• _EXTRACT PROVIDED_
━━━━━━━━━━

McKay asked Terence to apply for the editor job when he heard she was graduating from college with an environmental journalism degree, in 2005. Her parents were activist friends of his; he knew what had shaped her. Terence grew up on the Salmon River -- "at this big river bend, on Butler Flat right next to Butler Creek," she said. "The Salmon River is very pristine, very deep and gorgeous." Her dad had moved there from Los Angeles many years earlier to live, initially, at the Black Bear Ranch commune. Her mom and dad met in the Bay Area - they both worked for "Ents," a tree-planting co-op.
Terence grew up surrounded by nature with no television or telephone, the only electricity they did consume created by a small flow-through dam on Butler Creek. She went to Forks of Salmon School with 30 other students; there were three people in her 7th grade graduating class. At age 12, she lobbied her parents to take her far away from there so she could attend a high school somewhere other than in rough Happy Camp. They moved to Haiti for a year, where her parents taught at an international school and she was exposed to concepts of poverty, crowding, deforestation and erosion. They moved, then, to the populous Santa Cruz, where Terence went to high school - and had a telephone for the first time. She chose Seattle University because of its social justice program. "I knew I wanted to preserve places like where I grew up. And living in Haiti and Santa Cruz reinforced that."
Living on a creek with a dam, she says, balanced her perspective. "It's not just, 'hydropower is bad,'" she said. "That's too much of a blanket statement. Hydropower makes sense in some places." Her family's dam, which dropped creek water into a Pelton wheel, "isn't blocking fish passage, isn't diverting a huge amount of water, and is not warming the water up - which is part of the problem with the Klamath dams. So we need to be careful when we criticize. We're not saying 'take every dam out.'"

━━━━━━━━━━

• _MATERIAL PROVIDED_
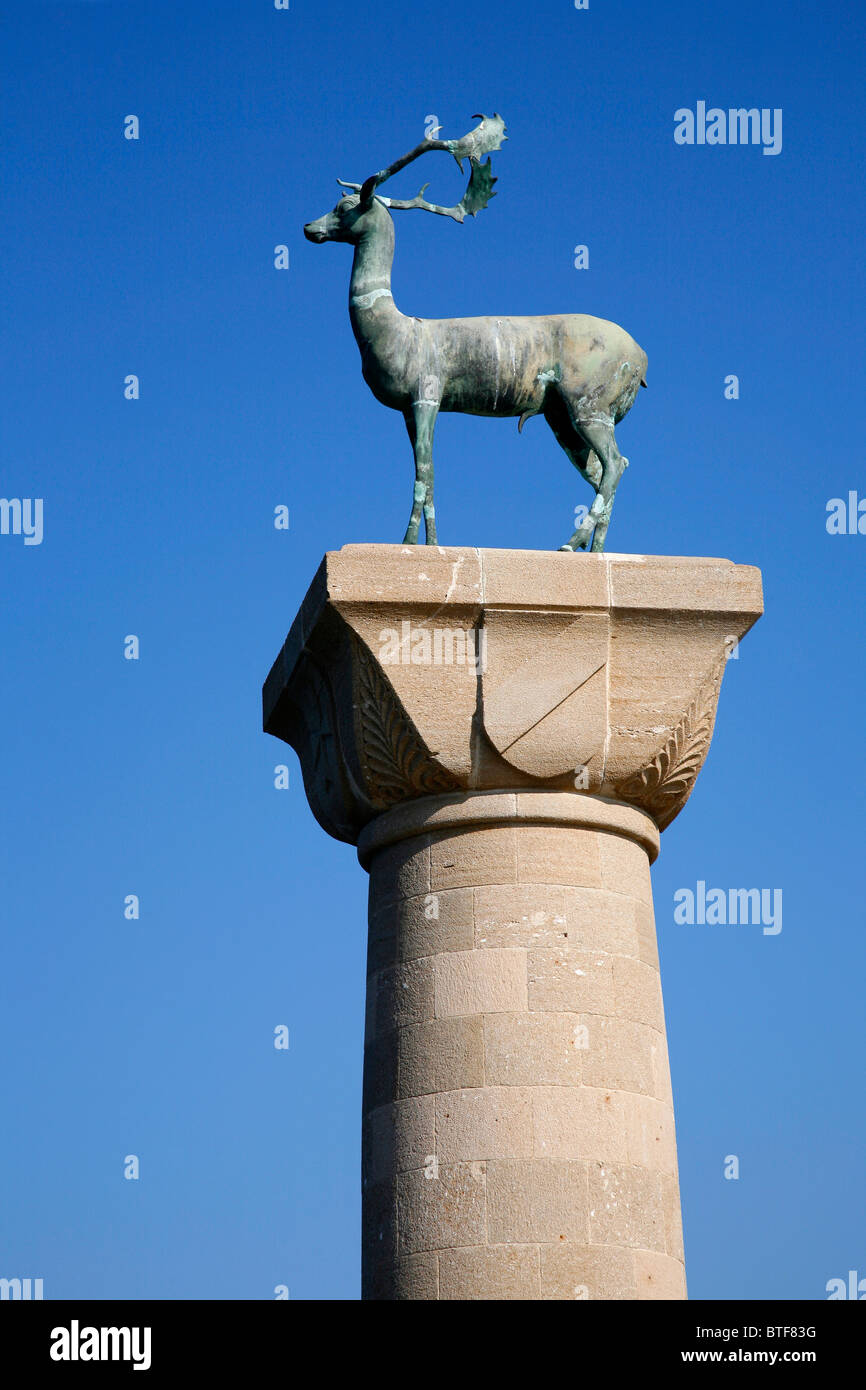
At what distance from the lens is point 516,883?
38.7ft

━━━━━━━━━━

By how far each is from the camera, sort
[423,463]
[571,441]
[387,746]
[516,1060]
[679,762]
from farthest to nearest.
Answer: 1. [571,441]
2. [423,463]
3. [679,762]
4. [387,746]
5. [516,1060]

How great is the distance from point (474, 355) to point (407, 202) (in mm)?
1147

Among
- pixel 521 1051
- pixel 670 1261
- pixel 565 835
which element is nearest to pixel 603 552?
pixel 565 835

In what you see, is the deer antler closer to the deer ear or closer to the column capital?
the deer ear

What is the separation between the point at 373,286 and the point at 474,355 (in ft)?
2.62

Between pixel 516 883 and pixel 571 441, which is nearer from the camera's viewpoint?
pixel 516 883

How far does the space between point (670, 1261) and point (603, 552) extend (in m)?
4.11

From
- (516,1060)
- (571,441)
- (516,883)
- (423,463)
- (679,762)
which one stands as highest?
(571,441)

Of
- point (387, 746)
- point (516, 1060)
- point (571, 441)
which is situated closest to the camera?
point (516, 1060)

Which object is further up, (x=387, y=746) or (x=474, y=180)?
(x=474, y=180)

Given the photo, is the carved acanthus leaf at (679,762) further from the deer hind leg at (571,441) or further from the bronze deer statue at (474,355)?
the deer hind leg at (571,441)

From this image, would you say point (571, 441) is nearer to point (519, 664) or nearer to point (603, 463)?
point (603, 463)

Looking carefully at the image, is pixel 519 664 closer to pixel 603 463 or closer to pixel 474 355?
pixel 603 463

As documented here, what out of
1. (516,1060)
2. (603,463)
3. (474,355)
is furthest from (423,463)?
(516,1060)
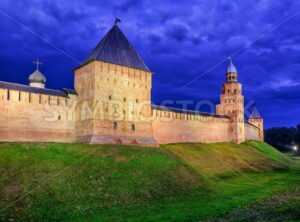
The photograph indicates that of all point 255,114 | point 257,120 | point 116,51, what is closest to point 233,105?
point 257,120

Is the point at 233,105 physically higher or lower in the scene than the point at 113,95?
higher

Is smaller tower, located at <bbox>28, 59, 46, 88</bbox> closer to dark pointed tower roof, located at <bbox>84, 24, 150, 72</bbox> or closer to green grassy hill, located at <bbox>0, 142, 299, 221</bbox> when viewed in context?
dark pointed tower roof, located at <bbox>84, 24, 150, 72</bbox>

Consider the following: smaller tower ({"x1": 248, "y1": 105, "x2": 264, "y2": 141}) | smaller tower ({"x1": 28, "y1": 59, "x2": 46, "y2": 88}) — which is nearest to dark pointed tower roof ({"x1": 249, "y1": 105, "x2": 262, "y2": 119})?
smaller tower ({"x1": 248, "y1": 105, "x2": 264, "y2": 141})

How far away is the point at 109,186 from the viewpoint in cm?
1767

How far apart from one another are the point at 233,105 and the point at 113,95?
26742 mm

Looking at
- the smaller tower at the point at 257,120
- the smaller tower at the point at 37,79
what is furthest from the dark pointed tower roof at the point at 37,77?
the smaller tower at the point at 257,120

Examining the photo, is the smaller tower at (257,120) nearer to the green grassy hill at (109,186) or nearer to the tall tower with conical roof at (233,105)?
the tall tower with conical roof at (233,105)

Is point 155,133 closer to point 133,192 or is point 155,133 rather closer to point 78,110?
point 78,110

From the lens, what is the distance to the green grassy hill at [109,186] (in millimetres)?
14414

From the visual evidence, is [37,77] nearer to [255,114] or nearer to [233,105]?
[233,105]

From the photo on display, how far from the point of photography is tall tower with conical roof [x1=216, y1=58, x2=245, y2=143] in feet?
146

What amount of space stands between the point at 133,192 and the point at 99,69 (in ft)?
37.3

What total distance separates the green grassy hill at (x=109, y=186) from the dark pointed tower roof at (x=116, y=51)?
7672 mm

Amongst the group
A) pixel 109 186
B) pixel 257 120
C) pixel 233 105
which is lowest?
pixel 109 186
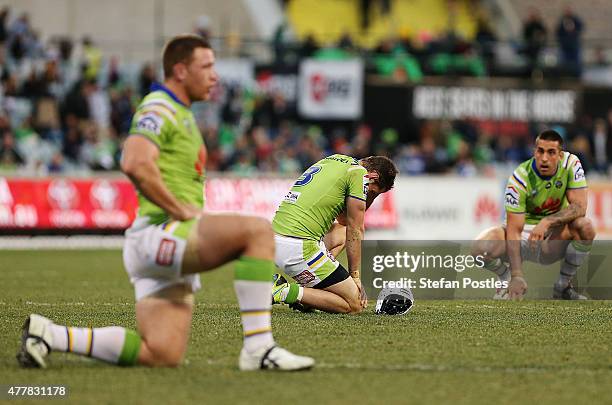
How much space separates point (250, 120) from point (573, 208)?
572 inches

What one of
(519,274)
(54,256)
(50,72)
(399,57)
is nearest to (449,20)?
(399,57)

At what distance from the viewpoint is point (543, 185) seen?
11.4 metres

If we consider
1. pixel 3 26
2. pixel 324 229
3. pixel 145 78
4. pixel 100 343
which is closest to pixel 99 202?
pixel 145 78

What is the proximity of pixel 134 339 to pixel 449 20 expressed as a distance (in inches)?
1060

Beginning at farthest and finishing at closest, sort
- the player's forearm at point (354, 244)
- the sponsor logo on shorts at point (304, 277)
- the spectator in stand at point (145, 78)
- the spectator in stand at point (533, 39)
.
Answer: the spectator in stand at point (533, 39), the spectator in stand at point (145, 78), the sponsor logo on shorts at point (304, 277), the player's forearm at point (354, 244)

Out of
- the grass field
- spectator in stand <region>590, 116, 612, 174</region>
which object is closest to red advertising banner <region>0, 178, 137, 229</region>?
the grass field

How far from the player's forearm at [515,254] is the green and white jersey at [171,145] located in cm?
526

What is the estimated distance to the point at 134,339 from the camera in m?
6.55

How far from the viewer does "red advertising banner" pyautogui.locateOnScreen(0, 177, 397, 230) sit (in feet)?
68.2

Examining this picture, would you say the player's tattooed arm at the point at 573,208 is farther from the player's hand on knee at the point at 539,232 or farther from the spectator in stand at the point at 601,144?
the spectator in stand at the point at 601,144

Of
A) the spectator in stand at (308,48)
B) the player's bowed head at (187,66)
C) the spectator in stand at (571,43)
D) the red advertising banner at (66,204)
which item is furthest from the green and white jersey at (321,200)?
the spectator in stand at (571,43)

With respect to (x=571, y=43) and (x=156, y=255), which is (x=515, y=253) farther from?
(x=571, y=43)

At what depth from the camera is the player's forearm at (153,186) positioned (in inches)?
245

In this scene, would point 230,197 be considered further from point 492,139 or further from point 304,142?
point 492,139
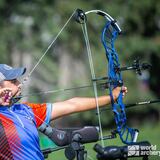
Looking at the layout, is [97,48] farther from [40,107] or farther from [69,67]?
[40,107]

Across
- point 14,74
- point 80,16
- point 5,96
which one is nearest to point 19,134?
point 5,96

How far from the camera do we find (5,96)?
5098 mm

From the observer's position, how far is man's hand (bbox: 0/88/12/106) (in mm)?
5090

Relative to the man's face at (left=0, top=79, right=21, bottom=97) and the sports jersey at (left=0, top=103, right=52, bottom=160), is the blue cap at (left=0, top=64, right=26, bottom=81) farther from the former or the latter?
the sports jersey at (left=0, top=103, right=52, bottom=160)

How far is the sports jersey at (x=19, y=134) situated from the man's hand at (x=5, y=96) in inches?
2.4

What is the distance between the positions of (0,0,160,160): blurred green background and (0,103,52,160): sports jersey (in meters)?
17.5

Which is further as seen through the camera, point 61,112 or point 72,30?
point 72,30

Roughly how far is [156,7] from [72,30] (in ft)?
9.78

━━━━━━━━━━

• _TASK REQUIREMENTS_
Pull out, word for word, the stretch of the text about growing up on the Salmon River from "McKay asked Terence" to "a tree-planting co-op.".

• _RESULT OF THIS EXERCISE_
McKay asked Terence to apply for the editor job when he heard she was graduating from college with an environmental journalism degree, in 2005. Her parents were activist friends of his; he knew what had shaped her. Terence grew up on the Salmon River -- "at this big river bend, on Butler Flat right next to Butler Creek," she said. "The Salmon River is very pristine, very deep and gorgeous." Her dad had moved there from Los Angeles many years earlier to live, initially, at the Black Bear Ranch commune. Her mom and dad met in the Bay Area - they both worked for "Ents," a tree-planting co-op.